Consider the gojuon layout of hiragana. There is 1 column for the vowels, 9 columns for syllables beginning with consonants, and finally "n".
Find a word or phrase in Japanese of 9 syllables (kana) such that the syllables come from the 9 consonant columns and use each column exactly once. Perhaps also permit vowel kana and "n", but they are ignored.
Such a word, a type of pangram, induces an ordering of the 9 columns, which would be an improvement over the traditional ordering K S T N H M Y R W (right to left: W R Y M H N T S K ) which makes no (modern) sense as it is a carryover from Sanskrit. What (if any) is the reason for the order of the letters/sounds in the Sanskrit alphabet?
Previously, we considered similarly reordering the letters of the Latin alphabet.
There are almost certainly Japanese mnemonics to memorize the traditional ordering.
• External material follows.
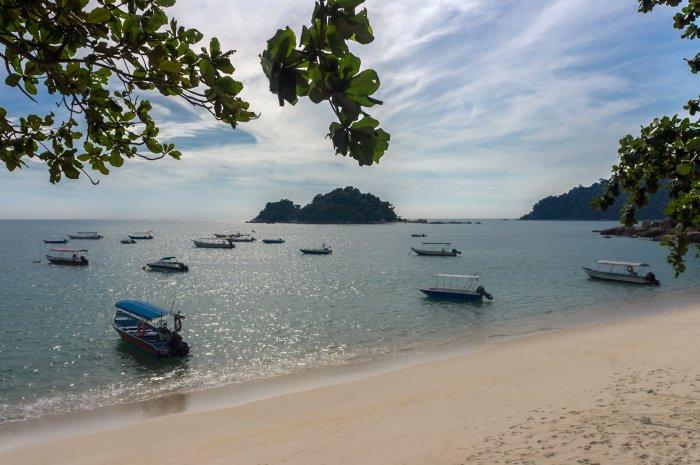 Plage sur l'île de Pangkor, Malaisie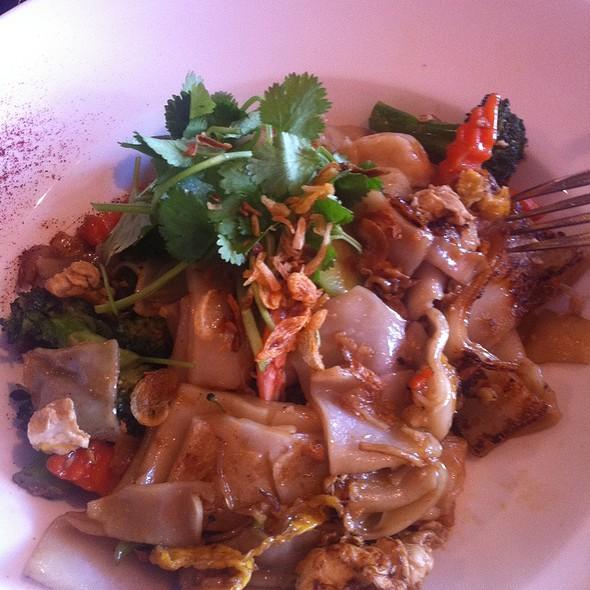 See Ew W/Prawns @ Mai Thai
We also have to specify an ordering of the vowels. However, a natural vowel ordering exists, namely I E A O U, corresponding to a compact path through the vowel chart in linguistics, or equivalently a compact path of the tongue through the mouth.
Incidentally, Japanese already has the impressive Iroha poem, which is a perfect pangram over all the hiragana, not just the columns. The poem is used as an ordering. Have there been subsequent attempts at better poems?